# On the question of life, is your view one of optimism, pessimism, or neutrality?



## Couchie (Dec 9, 2010)

You can consider both your own personal life, and the evaluation of the human condition of life as a whole based on your understanding of science, philosophy, or history.


----------



## Ingélou (Feb 10, 2013)

I am torn. I am an anxious person so I am always fearing the worst, which is a species of pessimism. But I also admire what human beings have achieved, love nature, and have a religious faith - so my philosophic stance is optimistic.


----------



## Bulldog (Nov 21, 2013)

I tend to be an eternal optimist although I have days when I feel the world is falling apart.


----------



## starthrower (Dec 11, 2010)

Remember that saying that emerged 15 or 20 years ago? "I used to have faith in humanity but then I got the internet." It's a great tool for intelligent people with noble intentions but there's a huge downside that requires no elaboration here. 

My other major worry is the intensity of problems and issues that must be faced and dealt with in my country and around the world with very little moral or courageous leadership. This is exacerbated by the 24 hour news business bombarding the public with catastrophes, political corruption, and every other kind of negative stimuli filling people with a feeling of powerlessness and despair. And we apply the salve of consumerism to ease the pain. But I'm optimistic in the fact that real life and society is incredibly dynamic and diverse and anything can happen, good or bad.


----------



## Highwayman (Jul 16, 2018)

I`m pessimistic for the country and region I live in. I cannot possibly imagine any happy endings. 

I`m neutral for the well-being of the humanity in general as there are too many variables.

I`m optimistic for my own life as I`ve the ability to put a psychological distance with myself and the geographical reality I live in. As long as I can listen to some music or read some book, I`ll be fine.


----------



## progmatist (Apr 3, 2021)

I see a glass as neither half empty nor half full. I simply see half a glass of water.


----------



## Phil loves classical (Feb 8, 2017)

Used to be pessimistic. Now an optimist. When you think objectively, it's really neutral, and all a matter of perspective. But I think that is the power of life, that you can make it (or at least see it) the way you want it to be, and you wouldn't be wrong.


----------



## amfortas (Jun 15, 2011)

If I weren't such an exuberant, happy-go-lucky optimist, I would have killed myself long ago.


----------



## Bwv 1080 (Dec 31, 2018)

Couchie said:


> You can consider both your own personal life, and the evaluation of the human condition of life as a whole based on your understanding of science, philosophy, or history.


I could do that, or better, I could go listen to some music


----------



## Manxfeeder (Oct 19, 2010)

"On the question of life, is your outlook one of optimism?"

Personally, there is so much good that can be seen in life that I choose to look that direction.


----------



## BrahmsWasAGreatMelodist (Jan 13, 2019)

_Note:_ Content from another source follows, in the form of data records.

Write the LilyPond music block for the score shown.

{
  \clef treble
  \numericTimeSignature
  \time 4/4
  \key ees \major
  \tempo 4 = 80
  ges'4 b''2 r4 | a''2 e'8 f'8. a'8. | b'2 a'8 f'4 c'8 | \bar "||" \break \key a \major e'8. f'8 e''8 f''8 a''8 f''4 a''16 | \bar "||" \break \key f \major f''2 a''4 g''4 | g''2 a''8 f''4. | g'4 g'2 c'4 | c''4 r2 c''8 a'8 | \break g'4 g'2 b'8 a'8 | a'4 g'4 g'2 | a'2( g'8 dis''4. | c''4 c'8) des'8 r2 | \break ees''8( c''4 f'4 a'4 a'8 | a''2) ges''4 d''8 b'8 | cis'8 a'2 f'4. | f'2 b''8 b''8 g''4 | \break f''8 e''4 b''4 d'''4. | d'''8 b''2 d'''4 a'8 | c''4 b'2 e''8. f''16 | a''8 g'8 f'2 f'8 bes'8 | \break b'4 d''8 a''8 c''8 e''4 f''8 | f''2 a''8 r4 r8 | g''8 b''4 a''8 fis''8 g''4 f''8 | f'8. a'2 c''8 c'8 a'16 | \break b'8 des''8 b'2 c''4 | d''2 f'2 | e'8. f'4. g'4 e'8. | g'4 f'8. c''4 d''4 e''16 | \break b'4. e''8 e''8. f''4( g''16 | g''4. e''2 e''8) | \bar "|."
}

Neutral when it comes to humanity. More like indifferent. Personal life? It fluctuates with the stock market these days.


----------



## schigolch (Jun 26, 2011)

Life will find a way.


----------



## BrahmsWasAGreatMelodist (Jan 13, 2019)

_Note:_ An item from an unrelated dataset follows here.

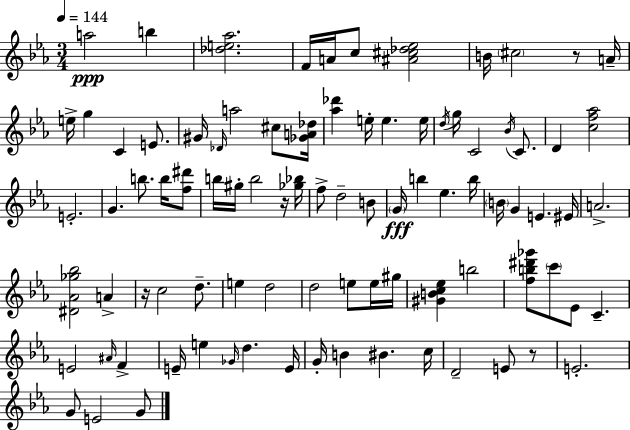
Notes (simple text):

BrahmsWasAGreatMelodist said:


> Neutral when it comes to humanity. More like indifferent. Personal life? It fluctuates with the stock market these days.


Nah, mainly just down. I wish it fluctuated with SPY...


----------



## Dan Ante (May 4, 2016)

progmatist said:


> I see a glass as neither half empty nor half full. I simply see half a glass of water.


Which ever way you look at it the fact is that it will still take half a glass to fill it.


----------



## Chilham (Jun 18, 2020)

Dan Ante said:


> Which ever way you look at it the fact is that it will still take half a glass to fill it.


Unless half a glass is enough.


----------



## amfortas (Jun 15, 2011)

schigolch said:


> Life will find a way.


Usually involving voracious velociraptors and rampaging T-Rexes.


----------



## starthrower (Dec 11, 2010)

schigolch said:


> Life will find a way.


But life and society as we know it is headed for global collapse.
https://www.livescience.com/collapse-human-society-limits-to-growth.html


----------



## Dorsetmike (Sep 26, 2018)

What is to be, will be


----------



## Malx (Jun 18, 2017)

If I believe a glass to be half empty then by common understanding I must be a pessimist - I see it another way, an optimistic way - I am half a glass closer to my next pint


----------



## Pat Fairlea (Dec 9, 2015)

I'm a constructive pessimist. Hope for the best but plan for the worst.

I would like to pretend this derives from my grasp of Stoic philosophy. But it doesn't.


----------



## Dan Ante (May 4, 2016)

Dorsetmike said:


> What is to be, will be


*Ca sara sara *or however you spell it


----------



## BachIsBest (Feb 17, 2018)

starthrower said:


> But life and society as we know it is headed for global collapse.
> https://www.livescience.com/collapse-human-society-limits-to-growth.html


This has been around since the 70's before people began to associate economic development with declining birthrates. I know many experts now think that we will never even come close to the scenario detailed here for, as material wealth increase, less new humans seem to be created.

Also, that website had an article with the caption "statistics tell us that individuals are most likely to be somewhere around the middle part of their life. The same could be true of the human race", which is a rather deceptive use of a statistical fact. Statistics tells us nothing (directly) about the lifespan of the human race. In short, I'm not sure they are the best source for popular science.


----------



## 59540 (May 16, 2021)

Long-range optimist, short-range pessimist.


----------